Quizá, pero si son virus las palabras pueden actuar como anticuerpos. Si alguien dice “eres muy lindo” puede hacer sonreír a otra persona varias horas. Una palabra, está comprobado, puede hacernos el día. (Por eso trato de no ver comerciales (spots) de odio.) La palabra (n)os hará libres. Palabra que sí.

“Cualquiera escribe, hasta el Roque escribe”, dijo hace poco alguien estando yo presente. Y bueno. Yo mismo he hecho uso de la voz sin cuidado, o pensando que eran irrelevantes las palabras —esa expresión y reinvención de la vida interna y su percepción del mundo— con catastróficas consecuencias. Las palabras cambian, y cambia el contexto, pero está de pensarse ese límite entre lo que consideramos gracioso, ofensivo o lo que da material para marcar diferencias, debatir y proponer. La palabra puede ser magia, invocación, a pesar de quienes solo las usan para vender(se).

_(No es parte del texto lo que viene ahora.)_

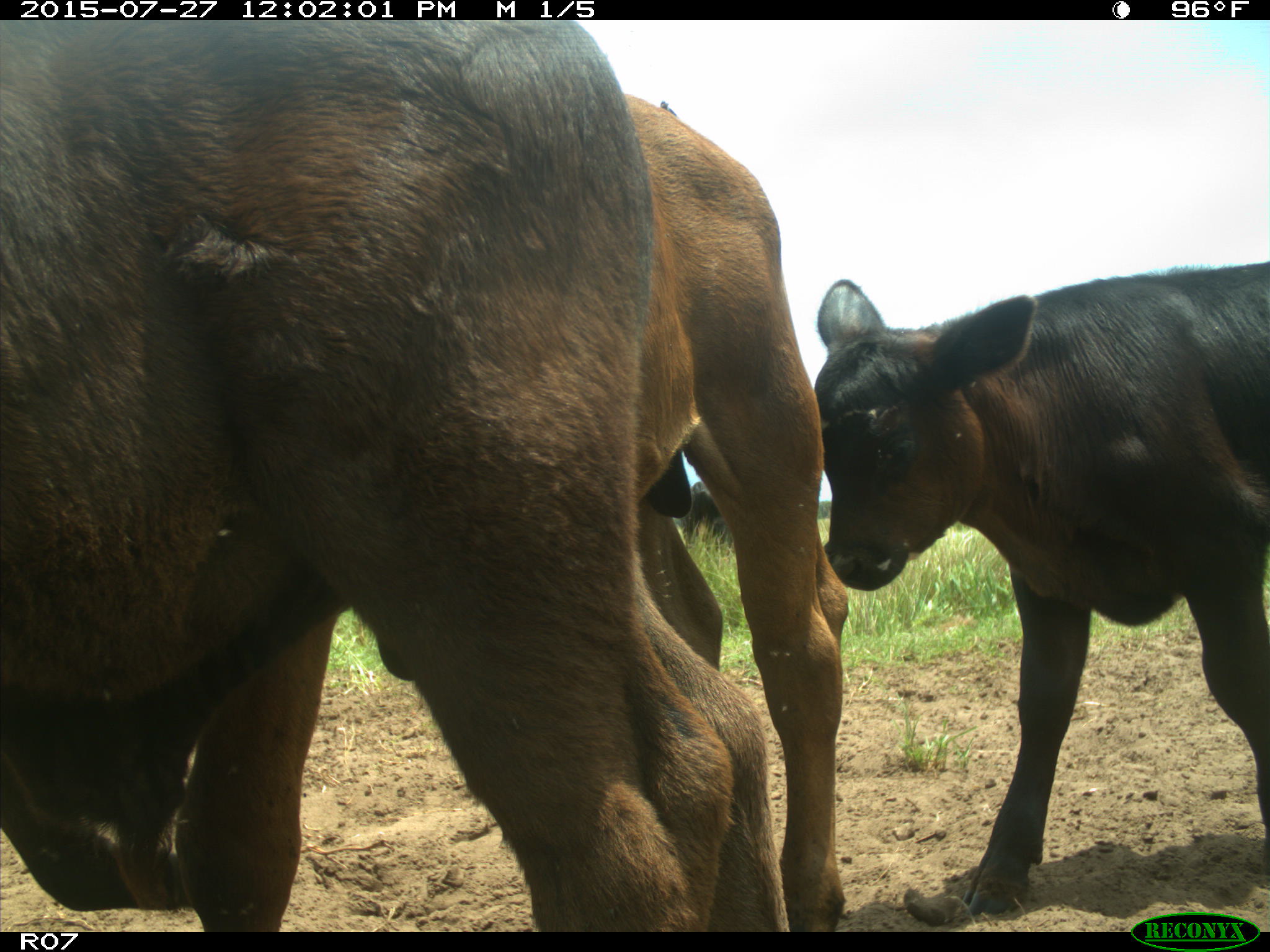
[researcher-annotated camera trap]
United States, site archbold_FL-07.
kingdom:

Cierto, con ataques se hacen las campañas, y debemos tenerlo en cuenta antes de “enchilarnos” por las diferencias. Hay que ver la historia y la congruencia de los candidatos, no los chismes. Defender al de nuestra preferencia, sí, pero ser autocríticos, pues no se trata de un partido de soccer donde debamos ponernos la camiseta. Atacar al Otro por viejo, por su color, por provinciano o por su (supuesta o no) preferencia sexual es rastrero. Las ideas deben prevalecer, y la justicia, y el bienestar para la mayoría. Ojalá.

Como escribe Adrienne Rich: “No importa lo que piensas. / Las palabras serán consideradas responsables / cuanto puedes hacer es elegirlas / o elegir / seguir en silencio. O nunca tuviste elección, / que es por lo que las palabras que perduran/ son responsables / y esto es privilegio verbal.”

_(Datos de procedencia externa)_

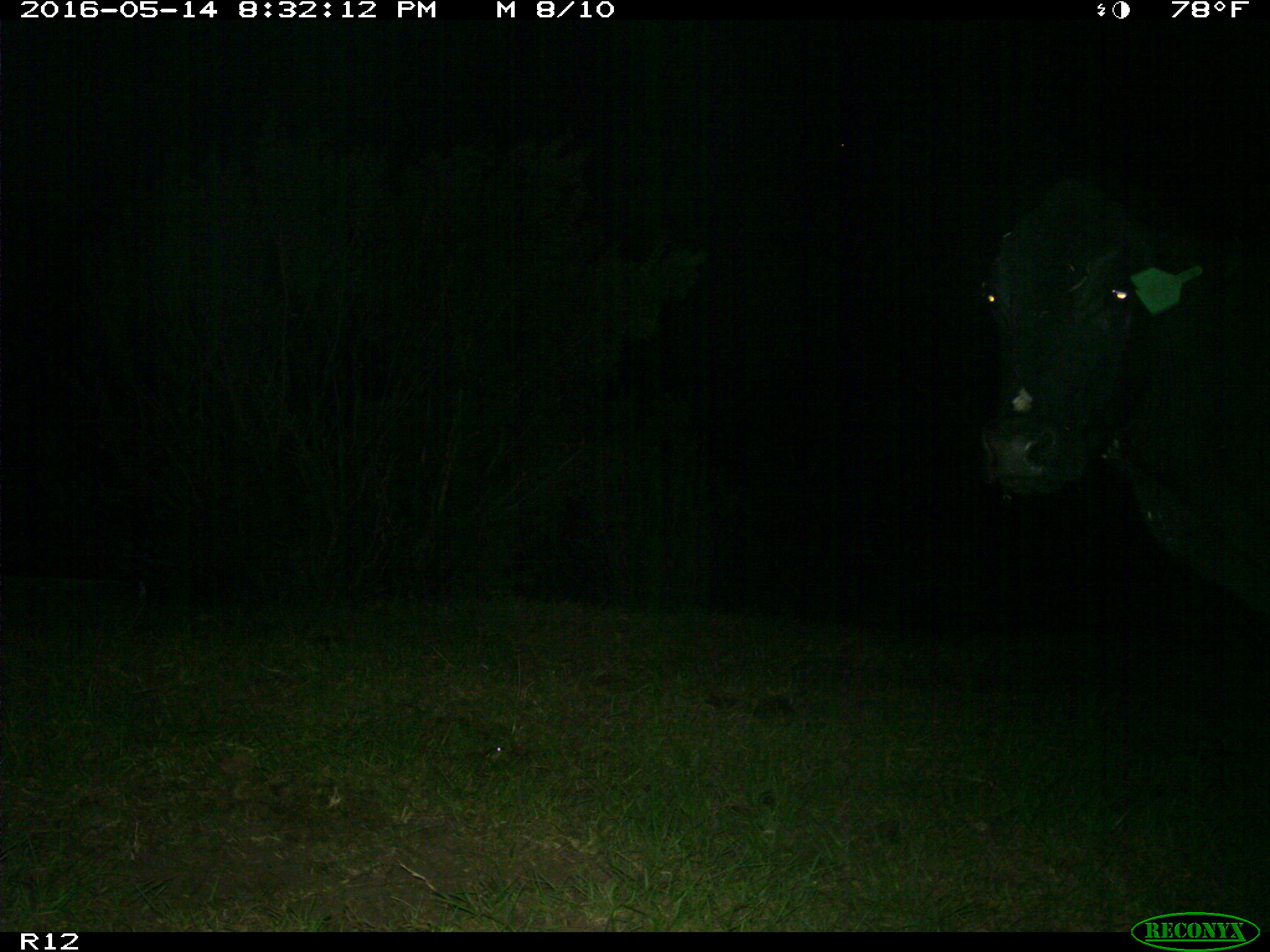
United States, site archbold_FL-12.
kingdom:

Antes se armaban tertulias para debatir temas, con café o cervezas de por medio, para poner en la mesa tesis, y antítesis. Pareciera que se ha perdido la bonita costumbre de sentarse a conversar y diferir. Antes se valía cambiar de opinión o defender el derecho a pensar diferente. Debatir no es discutir, pero era sabroso, sin que se convirtiera en ataques. Hoy silenciamos, bloqueamos o colgamos el teléfono. La palabra es mágica y necesitamos redescubrirla.

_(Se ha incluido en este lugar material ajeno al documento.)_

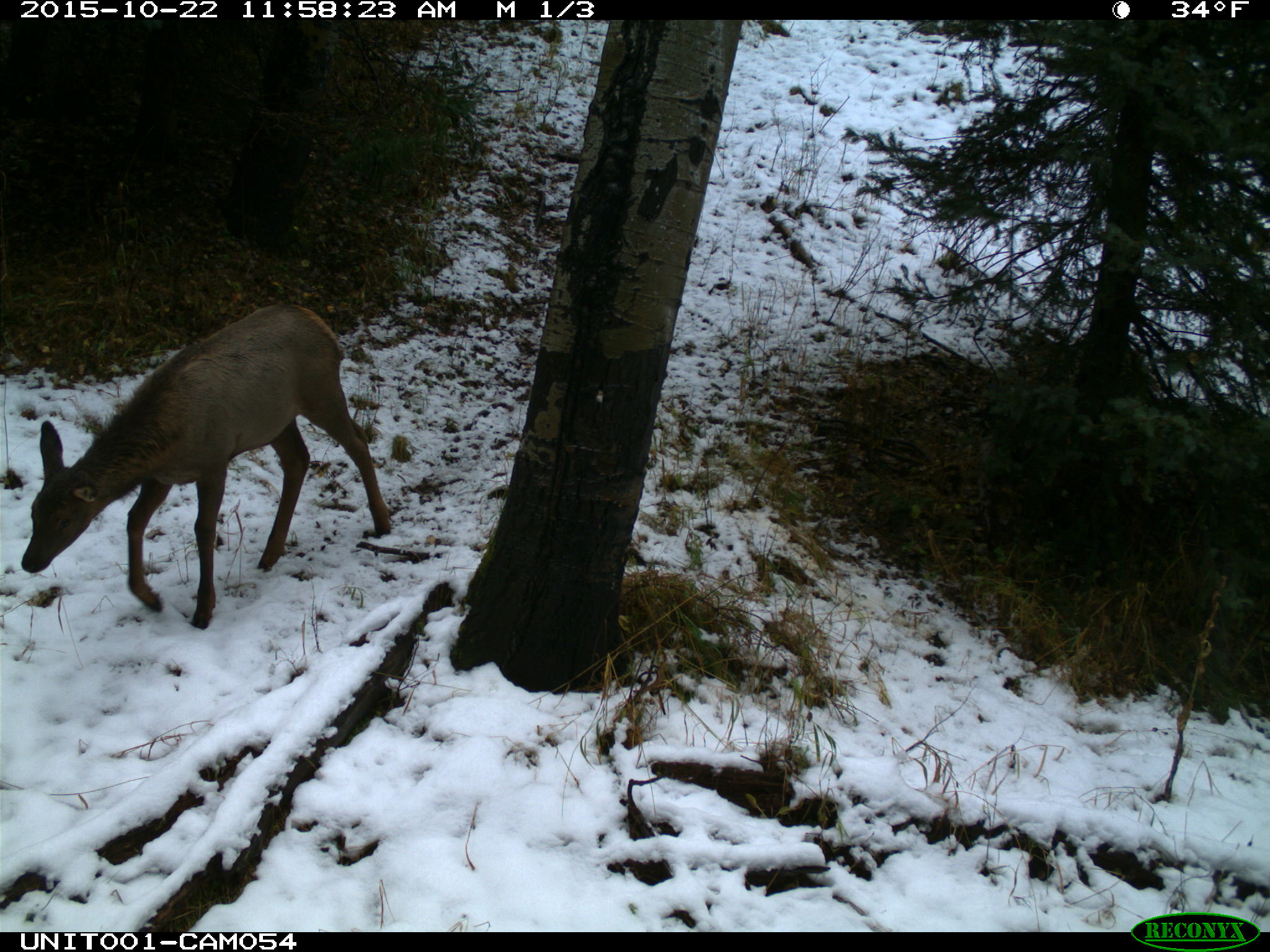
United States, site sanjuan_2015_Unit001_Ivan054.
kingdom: Animalia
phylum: Chordata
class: Mammalia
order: Artiodactyla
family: Cervidae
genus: Cervus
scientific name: Cervus elaphus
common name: red deer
Cervus elaphus (red deer).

Me quedo con algo de la clarividente Clarice (LIspector):
“Escribir es usar la palabra como carnada, para pescar lo que no es palabra. Cuando esa no-palabra, la entrelínea, muerde la carnada, algo se escribió. Una vez que se pescó la entrelínea, con alivio se puede echar afuera la palabra”.
Posdata: Gracias a Rafael y a Luis Antonio, por tomarse el tiempo para escribirme y darme comentarios, puntos de vista. De eso se trata, de estar o no de acuerdo, pero cultivar el arte de la palabra. Gracias de nuevo. El correo y el blog están a su disposición.